Richard W. Vague, the Texas lender who built Wilmington, Del.'s First USA Bank into the biggest credit-card company in the world, has quit in the wake of disappointing earnings and a consumer revolt.
First USA's owner, Chicago-based Bank One Corp., said Vague quit "to pursue other interests." Chairman John B. McCoy said it was Vague's decision.
The resignation was announced late yesterday, after Bank One's disclosure that its third-quarter earnings dropped because First USA posted flat profit instead of the rapid growth it had previously projected.
McCoy predicted First USA would recover: "I'd buy it again today."

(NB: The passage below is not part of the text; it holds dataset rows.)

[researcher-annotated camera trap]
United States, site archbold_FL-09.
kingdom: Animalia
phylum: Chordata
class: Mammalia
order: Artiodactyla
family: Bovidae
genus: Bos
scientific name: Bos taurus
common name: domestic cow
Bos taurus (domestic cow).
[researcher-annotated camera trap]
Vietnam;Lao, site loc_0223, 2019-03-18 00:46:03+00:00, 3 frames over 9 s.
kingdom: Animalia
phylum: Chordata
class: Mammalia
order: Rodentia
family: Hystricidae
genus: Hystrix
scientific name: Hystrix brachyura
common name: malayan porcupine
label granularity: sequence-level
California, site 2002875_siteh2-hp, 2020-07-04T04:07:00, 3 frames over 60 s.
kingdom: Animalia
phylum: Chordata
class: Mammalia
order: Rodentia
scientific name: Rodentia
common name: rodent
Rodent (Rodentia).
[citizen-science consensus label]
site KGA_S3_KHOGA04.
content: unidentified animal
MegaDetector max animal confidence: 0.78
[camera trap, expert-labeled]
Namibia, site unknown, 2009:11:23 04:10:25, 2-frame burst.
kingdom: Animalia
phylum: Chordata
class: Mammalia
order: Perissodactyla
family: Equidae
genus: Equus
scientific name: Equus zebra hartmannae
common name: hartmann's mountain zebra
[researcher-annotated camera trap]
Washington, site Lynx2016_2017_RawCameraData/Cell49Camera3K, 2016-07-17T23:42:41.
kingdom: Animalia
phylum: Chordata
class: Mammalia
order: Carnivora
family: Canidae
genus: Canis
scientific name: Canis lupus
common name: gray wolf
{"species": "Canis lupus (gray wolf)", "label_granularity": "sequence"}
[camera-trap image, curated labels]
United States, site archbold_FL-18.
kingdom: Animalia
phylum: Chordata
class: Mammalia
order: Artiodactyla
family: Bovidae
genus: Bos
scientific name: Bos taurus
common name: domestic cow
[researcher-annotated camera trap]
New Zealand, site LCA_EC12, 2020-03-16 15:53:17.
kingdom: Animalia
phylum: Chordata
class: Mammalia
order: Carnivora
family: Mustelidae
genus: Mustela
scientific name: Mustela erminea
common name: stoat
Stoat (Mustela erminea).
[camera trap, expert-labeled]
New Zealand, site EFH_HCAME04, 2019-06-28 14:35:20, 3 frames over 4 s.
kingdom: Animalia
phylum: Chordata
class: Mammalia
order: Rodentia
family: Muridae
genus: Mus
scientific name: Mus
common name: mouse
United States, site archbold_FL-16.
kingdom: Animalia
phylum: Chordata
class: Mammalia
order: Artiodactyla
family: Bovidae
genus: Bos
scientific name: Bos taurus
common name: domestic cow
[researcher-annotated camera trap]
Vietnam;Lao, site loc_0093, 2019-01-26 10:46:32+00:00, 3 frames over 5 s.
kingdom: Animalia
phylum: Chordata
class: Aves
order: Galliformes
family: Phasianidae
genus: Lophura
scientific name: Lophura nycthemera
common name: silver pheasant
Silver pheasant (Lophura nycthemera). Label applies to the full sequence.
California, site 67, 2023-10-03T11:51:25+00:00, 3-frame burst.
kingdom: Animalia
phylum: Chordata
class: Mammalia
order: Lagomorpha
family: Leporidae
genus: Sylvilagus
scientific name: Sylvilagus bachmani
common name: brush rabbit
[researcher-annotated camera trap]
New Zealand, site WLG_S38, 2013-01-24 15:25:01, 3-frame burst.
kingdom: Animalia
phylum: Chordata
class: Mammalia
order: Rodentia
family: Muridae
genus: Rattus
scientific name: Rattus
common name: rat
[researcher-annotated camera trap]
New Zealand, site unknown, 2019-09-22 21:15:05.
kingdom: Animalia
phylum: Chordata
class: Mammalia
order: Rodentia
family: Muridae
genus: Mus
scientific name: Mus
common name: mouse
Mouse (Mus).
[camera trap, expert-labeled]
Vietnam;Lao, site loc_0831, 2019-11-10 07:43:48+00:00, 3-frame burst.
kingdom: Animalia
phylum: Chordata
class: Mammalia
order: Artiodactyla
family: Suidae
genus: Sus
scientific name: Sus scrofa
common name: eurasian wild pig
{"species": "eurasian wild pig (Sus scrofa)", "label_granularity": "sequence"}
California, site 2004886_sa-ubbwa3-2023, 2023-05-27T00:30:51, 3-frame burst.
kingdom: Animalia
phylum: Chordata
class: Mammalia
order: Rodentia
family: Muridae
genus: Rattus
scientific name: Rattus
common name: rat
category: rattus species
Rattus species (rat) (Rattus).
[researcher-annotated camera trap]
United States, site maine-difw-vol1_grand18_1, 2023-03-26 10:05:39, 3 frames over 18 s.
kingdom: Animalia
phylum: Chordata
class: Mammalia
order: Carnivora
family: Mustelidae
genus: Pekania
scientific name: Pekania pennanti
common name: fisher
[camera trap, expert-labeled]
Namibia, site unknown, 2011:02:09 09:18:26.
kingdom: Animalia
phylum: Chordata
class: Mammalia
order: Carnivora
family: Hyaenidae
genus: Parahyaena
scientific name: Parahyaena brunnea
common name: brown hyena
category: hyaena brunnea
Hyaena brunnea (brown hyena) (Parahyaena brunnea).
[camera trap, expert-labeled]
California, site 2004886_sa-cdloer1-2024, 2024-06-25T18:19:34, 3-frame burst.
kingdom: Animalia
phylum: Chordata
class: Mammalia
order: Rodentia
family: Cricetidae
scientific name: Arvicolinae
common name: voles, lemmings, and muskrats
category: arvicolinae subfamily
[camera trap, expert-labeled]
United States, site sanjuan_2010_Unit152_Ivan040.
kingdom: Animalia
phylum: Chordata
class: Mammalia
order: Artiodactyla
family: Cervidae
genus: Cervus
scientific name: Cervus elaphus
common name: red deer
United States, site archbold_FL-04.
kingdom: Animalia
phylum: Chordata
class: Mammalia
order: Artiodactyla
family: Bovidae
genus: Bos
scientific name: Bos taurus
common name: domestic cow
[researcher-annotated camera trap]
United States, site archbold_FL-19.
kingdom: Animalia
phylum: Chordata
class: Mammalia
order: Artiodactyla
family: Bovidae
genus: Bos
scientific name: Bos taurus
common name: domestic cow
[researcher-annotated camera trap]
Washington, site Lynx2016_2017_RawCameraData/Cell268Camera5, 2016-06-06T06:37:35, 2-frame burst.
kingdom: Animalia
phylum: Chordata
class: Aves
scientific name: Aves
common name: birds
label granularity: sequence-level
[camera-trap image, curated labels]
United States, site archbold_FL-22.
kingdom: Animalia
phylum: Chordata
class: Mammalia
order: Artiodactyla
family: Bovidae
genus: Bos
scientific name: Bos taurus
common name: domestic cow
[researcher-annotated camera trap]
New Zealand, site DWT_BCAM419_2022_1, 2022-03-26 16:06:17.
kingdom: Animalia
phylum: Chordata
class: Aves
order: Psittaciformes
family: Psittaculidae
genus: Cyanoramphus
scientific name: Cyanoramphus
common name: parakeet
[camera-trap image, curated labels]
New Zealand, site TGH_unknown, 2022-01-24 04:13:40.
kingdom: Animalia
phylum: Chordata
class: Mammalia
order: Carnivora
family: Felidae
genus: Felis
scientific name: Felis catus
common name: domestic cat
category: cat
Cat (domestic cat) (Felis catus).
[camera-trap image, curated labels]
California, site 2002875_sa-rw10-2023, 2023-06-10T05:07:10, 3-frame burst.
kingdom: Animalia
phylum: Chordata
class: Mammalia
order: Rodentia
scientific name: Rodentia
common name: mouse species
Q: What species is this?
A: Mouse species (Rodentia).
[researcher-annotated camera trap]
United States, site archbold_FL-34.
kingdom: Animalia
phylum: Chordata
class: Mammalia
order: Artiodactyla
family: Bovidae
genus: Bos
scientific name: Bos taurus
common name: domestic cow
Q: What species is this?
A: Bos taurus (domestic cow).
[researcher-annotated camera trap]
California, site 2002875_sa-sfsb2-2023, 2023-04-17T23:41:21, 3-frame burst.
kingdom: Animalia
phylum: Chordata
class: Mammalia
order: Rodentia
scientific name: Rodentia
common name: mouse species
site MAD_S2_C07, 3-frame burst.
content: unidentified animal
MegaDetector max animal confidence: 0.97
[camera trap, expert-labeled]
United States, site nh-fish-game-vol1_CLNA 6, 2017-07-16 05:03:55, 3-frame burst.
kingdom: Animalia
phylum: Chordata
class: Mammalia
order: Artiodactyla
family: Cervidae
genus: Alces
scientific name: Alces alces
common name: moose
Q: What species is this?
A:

Bank One stock has lost more than 40 percent of its value since August, when McCoy and Vague admitted First USA was losing market share to its rivals, in part because of an aggressive and unprofitable fee structure and the practice of farming out some customer services to cut-rate outside contractors.
The bank's policies provoked a surge of customer complaints, class action lawsuits and congressional calls for an investigation; in response, First USA promised to retract some fees and improve customer service, and to focus more on second mortgages and other noncredit-card loans.
Bank One stock closed Tuesday at $32.88, down 38 cents per share.
Vague, the head of the credit-card division, was the second top First USA official to quit in recent months. Former President Randy Cristofferson left in July to join Walker Digital, the Stamford, Conn., business-development company whose billionaire founder, Jay Walker, is best known for launching Priceline.com and other Web businesses.
Vague's departure was an abrupt reversal for an executive who as recently as this past summer was named by American Banker as a likely successor to McCoy.